## [Data records]
────────

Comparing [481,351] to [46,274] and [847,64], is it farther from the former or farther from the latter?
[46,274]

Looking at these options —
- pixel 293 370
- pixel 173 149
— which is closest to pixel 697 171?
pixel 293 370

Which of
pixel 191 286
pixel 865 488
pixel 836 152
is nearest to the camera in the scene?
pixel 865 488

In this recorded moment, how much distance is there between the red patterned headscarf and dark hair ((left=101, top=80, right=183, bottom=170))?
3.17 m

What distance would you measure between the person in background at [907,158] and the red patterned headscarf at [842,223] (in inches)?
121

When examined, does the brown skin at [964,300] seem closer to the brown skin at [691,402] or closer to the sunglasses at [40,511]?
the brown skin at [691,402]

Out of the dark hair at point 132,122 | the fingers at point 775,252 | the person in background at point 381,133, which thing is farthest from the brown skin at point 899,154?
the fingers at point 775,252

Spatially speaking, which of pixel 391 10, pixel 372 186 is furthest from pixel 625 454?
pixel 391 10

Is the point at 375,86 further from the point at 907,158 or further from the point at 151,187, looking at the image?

────────

## [To do]
Extract the complete set of records unchanged.

## [Finished exercise]
Comparing [481,351] to [46,274] and [847,64], is it farther from the former or farther from the latter?
[46,274]

Looking at these options —
- pixel 293 370
- pixel 173 149
— which is closest to pixel 697 171?
pixel 293 370

Which of
pixel 191 286
pixel 865 488
pixel 836 152
is nearest to the camera in the scene?
pixel 865 488

In this recorded moment, how much distance is there between the red patterned headscarf and dark hair ((left=101, top=80, right=183, bottom=170))?
3.17 m

What distance would you measure between the person in background at [907,158] and the red patterned headscarf at [842,223] (in inches)?
121

When examined, does the brown skin at [964,300] seem closer to the brown skin at [691,402] or closer to the sunglasses at [40,511]?
the brown skin at [691,402]

Out of the dark hair at point 132,122 | the fingers at point 775,252 | the person in background at point 381,133, which thing is farthest from the brown skin at point 899,154?
the fingers at point 775,252

Spatially speaking, which of pixel 391 10, pixel 372 186 is furthest from pixel 625 454?
pixel 391 10

Is the point at 375,86 further from the point at 907,158 or further from the point at 151,187, looking at the image?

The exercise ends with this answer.